Um caminho para Hollywood


Uma fusão entre filmes e games, com narrativas interativas, tiraria o cinema do marasmo atual

MUITA GENTE culta e bem informada sabe mais a respeito de "Lanterna Verde" e de outros blockbusters do que gostaria. Com variações sobre a fórmula que eleva efeitos especiais a um gênero de arte enquanto coloca o roteiro a serviço do merchandising, o cinema de Hollywood é decadente. É cada vez mais raro o filme que não sacrifique sua história e seus personagens em função de uma política gananciosa de marketing de curto prazo.
O que houve com o cinema? O que aconteceu com as histórias de sujeitos fascinantes de ética discutível?
Onde foram parar os descendentes de Don Corleone, James Bond, Norman Bates, Dumbo? Será que se aposentarão com Clint Eastwood?
Os heróis atuais, cosméticos e sarados como bonecos de plástico, são esquecidos rapidamente à medida que os atores encenam outros papéis igualmente pobres.
E as salas enormes, que já foram castelos de sonhos e hoje parecem LAN houses de vídeo? Virarão coisa do passado? Ou se transformarão, todas, em igrejas?
Não adianta 3D, Imax e Dolby Surround sem uma boa história, diria qualquer defensor do cinema. Só uma narrativa envolvente pode arrancar as pessoas de sua vida cômoda. Ninguém continua o mesmo depois de conviver, mesmo que só por algumas horas, com gente intensa e circunstâncias impensáveis. Não há superpoder mais transformador do que a tragédia. Todos os grandes diretores e roteiristas expuseram o incomum. Aquele que, quando era limpo, ficava ainda mais apavorante. Como a nave de "2001" ou a bolha de Truman.

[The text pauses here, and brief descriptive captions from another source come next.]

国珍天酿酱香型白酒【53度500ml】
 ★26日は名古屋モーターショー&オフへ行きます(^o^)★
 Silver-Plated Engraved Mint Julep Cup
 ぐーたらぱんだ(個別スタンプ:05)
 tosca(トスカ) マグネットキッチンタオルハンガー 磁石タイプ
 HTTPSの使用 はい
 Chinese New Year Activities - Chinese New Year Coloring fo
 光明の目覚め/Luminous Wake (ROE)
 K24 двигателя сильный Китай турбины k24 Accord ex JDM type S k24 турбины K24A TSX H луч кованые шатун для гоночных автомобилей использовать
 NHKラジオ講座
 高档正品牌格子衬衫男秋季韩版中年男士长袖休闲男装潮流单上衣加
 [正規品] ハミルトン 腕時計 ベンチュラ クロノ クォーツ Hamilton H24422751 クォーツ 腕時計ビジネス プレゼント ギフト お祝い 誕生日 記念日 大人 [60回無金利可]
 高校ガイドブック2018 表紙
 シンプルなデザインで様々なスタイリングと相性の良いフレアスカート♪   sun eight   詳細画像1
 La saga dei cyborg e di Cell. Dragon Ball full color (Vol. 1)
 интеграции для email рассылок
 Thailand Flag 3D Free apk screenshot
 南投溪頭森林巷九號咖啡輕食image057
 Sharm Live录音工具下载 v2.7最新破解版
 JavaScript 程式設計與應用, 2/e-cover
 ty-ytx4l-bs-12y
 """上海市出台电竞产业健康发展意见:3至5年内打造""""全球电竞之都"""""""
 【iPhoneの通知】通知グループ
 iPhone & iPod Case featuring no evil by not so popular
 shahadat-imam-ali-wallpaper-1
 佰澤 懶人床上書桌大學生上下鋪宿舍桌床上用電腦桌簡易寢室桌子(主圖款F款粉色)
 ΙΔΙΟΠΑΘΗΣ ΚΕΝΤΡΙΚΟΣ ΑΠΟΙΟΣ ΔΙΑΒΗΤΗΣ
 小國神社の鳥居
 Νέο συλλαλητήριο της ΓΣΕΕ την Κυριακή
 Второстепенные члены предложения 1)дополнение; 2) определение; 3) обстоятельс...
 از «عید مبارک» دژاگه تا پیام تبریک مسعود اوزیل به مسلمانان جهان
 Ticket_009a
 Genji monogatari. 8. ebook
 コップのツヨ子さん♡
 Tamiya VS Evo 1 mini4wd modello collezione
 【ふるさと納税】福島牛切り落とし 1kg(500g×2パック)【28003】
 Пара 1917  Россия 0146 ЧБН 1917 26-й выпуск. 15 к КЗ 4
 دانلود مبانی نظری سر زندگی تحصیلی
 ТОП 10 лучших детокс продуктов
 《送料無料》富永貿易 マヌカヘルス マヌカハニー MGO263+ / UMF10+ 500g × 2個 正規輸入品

Não mais. O cinema de Hollywood se Facebookou, e o do resto do mundo segue a mesma trilha. A telona e suas telinhas em Blu-ray mostram cada vez mais gente besta, lipada, botocada e siliconada, banal em sua vidinha, tentando marcar presença com frases de efeito. Os roteiros que tiravam seus espectadores do cotidiano agora o revivem. Não espanta que muitos conversem ou liguem seus telefones.
Mas poderia ser diferente: imagine-se na pele de um policial de valores questionáveis como Alonzo Harris (Denzel Washington em "Dia de Treinamento"), cínico, bobo e violento como Travis Bickle (Robert DeNiro em "Taxi Driver"), egoísta, cruel e pragmático feito Sam Spade (Humphrey Bogart em "O Falcão Maltês"). Como todos eles, intenso e sem objetivos claros, mas transpirando vida em Technicolor, sob trilha de Henry Mancini. E interagindo com gente do seu calibre.
A história (ainda) não existe. Mas há algo próximo. Chama-se L. A. Noire. É um jogo, e nem é dos melhores. Ele mostra o que poderia ser uma grande experiência se o cinema parasse de ignorar os games e resolvesse incorporá-los, criando narrativas múltiplas, para pessoas com pulseiras e tornozeleiras eletrônicas encenarem frente a uma tela, transformando-a numa balada no estilo Rocky Horror Picture Show.
Jogos surgiram como formas de reencenar histórias. Sem esforço, eles poderiam transformar galpões de cinemas, escolas e clubes em espaços lúdicos e intensos, que muitos frequentariam semanalmente para conhecer melhor a si mesmos e a seus amigos. Mas para isso é necessário investir nas tecnologias certas, contratar bons contadores de histórias, desparafusar as cadeiras do chão e as pessoas das cadeiras.
Foi o que ocorreu, de certa forma, com os personagens de "Wall-E".